* Texto da página:
Não existe
racismo no Brasil.
É,
pelo menos, o título de um livro de Ali Kamel, diretor de jornalismo da Globo.
Nos
últimos tempos, sempre que surgiram notícias que escancaram o racismo no
Brasil, o livro de Kamel me vinha a cabeça.
Não
exatamente o livro, mas a tese, a frase peremptória do título.
Não existe racismo no Brasil.
Vejo
uma estatística: sete em cada dez mortos violentas são de negros.
A
Anistia Internacional Brasil acaba de lançar uma campanha: “Jovem Negro Vivo”.
“É quase um extermínio em massa”, diz o diretor da Anistia. Segundo a Anistia,
25 000 jovens negros são assassinados por ano no Brasil.
Sob
indiferença generalizada, o que é pior.

* Material apresentado:
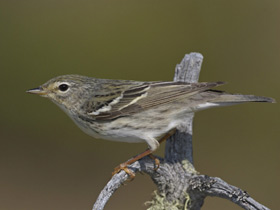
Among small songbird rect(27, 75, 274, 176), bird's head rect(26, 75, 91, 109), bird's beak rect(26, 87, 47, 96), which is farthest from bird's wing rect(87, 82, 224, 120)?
bird's beak rect(26, 87, 47, 96)

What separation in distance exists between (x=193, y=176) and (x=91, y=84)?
6.06 ft

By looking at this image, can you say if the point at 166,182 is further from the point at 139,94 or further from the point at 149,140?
the point at 139,94

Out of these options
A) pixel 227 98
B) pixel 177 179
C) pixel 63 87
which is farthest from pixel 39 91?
pixel 227 98

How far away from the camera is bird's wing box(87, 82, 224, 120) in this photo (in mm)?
5066

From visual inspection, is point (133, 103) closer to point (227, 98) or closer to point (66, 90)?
point (66, 90)

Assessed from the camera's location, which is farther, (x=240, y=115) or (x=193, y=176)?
(x=240, y=115)

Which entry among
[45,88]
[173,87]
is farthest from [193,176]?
[45,88]

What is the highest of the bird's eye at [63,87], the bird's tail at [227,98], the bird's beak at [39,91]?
the bird's tail at [227,98]

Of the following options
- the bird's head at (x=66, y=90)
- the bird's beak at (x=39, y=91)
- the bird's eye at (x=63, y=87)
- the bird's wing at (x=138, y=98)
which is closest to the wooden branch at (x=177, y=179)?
the bird's wing at (x=138, y=98)

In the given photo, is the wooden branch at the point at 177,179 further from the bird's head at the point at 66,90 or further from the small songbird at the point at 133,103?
the bird's head at the point at 66,90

* Exercício curto:
Responda com base no texto sobre racismo no Brasil:
1. Que cargo na Globo o texto atribui a Ali Kamel?
2. Segundo a estatística citada, qual é a proporção de negros entre os mortos violentos?
3. Qual é o nome da campanha lançada pela Anistia Internacional Brasil?

* Resultado final:
1. Diretor de jornalismo.
2. Sete em cada dez.
3. “Jovem Negro Vivo”.